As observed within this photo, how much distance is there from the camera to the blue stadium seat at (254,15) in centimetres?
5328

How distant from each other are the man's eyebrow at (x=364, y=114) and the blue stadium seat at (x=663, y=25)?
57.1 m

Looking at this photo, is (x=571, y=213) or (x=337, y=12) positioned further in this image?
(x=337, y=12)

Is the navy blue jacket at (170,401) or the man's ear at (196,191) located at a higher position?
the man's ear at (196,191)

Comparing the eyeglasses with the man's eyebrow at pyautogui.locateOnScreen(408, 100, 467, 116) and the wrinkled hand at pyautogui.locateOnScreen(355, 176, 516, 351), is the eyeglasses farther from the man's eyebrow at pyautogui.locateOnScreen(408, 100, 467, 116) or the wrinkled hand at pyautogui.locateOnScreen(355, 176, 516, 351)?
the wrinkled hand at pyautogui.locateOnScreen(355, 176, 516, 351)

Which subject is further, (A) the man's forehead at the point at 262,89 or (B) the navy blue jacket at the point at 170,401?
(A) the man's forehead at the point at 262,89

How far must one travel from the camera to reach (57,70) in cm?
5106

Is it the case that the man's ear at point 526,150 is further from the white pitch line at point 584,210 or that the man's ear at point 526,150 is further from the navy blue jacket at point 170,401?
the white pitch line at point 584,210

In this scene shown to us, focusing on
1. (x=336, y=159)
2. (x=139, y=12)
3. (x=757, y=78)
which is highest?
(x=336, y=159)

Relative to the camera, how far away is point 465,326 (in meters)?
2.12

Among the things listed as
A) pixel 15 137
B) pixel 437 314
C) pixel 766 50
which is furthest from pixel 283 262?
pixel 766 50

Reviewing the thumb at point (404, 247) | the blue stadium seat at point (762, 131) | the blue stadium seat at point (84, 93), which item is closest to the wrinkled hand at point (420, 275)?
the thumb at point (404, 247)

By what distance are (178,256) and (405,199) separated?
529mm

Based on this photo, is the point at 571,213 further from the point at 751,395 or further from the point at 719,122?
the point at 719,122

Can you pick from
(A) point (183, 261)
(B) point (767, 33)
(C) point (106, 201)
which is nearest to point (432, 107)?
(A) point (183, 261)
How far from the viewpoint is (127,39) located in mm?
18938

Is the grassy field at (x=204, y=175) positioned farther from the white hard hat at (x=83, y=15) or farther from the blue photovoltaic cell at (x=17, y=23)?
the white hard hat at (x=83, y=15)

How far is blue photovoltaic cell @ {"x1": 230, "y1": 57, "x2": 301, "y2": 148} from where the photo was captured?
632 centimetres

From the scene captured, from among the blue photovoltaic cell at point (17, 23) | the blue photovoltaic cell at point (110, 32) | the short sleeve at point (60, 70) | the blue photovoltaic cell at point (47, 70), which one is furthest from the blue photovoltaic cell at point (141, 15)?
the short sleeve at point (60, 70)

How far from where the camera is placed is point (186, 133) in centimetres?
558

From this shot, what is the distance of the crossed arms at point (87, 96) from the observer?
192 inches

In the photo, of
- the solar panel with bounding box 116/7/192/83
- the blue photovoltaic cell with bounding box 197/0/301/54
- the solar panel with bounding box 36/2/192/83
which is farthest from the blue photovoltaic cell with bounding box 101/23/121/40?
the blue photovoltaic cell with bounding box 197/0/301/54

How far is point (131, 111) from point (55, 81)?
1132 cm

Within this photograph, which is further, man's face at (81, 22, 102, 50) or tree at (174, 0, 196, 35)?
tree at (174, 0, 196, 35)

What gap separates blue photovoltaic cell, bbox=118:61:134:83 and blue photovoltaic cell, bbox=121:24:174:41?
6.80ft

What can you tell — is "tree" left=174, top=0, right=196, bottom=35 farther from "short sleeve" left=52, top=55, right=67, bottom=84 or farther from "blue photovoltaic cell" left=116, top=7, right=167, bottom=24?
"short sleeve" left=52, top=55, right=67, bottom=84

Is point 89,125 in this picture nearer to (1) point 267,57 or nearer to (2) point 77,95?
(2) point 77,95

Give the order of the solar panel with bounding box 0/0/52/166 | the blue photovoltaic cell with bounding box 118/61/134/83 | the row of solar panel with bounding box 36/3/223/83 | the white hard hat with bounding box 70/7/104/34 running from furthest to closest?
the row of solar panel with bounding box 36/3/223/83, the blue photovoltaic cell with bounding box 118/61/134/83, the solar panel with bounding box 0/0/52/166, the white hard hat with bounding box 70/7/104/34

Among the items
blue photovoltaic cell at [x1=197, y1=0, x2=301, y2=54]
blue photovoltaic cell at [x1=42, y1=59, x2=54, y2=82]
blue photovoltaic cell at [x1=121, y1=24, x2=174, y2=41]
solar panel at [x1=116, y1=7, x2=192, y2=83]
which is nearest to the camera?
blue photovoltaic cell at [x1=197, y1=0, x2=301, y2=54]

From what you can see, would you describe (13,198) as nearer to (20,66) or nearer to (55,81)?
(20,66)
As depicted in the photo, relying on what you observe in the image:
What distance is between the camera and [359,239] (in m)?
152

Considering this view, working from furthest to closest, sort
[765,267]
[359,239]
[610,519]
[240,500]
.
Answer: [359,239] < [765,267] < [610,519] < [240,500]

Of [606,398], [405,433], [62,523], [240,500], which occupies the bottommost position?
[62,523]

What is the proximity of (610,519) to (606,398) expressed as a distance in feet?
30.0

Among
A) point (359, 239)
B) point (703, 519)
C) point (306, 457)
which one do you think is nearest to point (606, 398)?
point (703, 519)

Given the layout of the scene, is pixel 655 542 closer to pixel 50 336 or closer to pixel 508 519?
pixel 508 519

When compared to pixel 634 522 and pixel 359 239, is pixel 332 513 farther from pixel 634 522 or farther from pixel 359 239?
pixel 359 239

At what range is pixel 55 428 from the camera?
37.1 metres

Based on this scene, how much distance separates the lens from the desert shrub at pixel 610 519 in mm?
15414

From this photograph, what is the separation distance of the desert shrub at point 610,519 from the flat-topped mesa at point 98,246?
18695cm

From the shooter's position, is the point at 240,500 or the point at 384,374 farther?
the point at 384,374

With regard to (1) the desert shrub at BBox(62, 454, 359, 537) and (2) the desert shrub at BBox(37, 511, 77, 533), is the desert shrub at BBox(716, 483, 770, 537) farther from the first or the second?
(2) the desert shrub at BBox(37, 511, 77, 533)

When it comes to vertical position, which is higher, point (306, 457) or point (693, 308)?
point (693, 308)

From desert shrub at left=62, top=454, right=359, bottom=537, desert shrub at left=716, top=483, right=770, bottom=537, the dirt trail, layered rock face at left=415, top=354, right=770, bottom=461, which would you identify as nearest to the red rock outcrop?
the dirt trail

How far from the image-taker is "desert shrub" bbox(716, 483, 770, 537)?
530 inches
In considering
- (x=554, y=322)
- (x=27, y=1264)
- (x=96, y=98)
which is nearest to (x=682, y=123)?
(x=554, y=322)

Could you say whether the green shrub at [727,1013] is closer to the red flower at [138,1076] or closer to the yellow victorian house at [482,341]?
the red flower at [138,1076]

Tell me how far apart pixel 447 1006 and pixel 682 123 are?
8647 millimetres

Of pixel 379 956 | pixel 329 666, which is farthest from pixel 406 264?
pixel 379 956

********************

● WRITTEN TASK:
Switch "nearer" to "closer" in the entries from the line containing "Is point 89,125" through the line containing "the row of solar panel with bounding box 36/3/223/83, the", inclusive, and give back only those lines with nothing else altered.

● FINAL ANSWER:
Is point 89,125 in this picture closer to (1) point 267,57 or closer to (2) point 77,95?
(2) point 77,95

Give the order of the solar panel with bounding box 0/0/52/166 | the blue photovoltaic cell with bounding box 118/61/134/83 | the row of solar panel with bounding box 36/3/223/83 | the white hard hat with bounding box 70/7/104/34 running from furthest to closest?
the row of solar panel with bounding box 36/3/223/83, the blue photovoltaic cell with bounding box 118/61/134/83, the solar panel with bounding box 0/0/52/166, the white hard hat with bounding box 70/7/104/34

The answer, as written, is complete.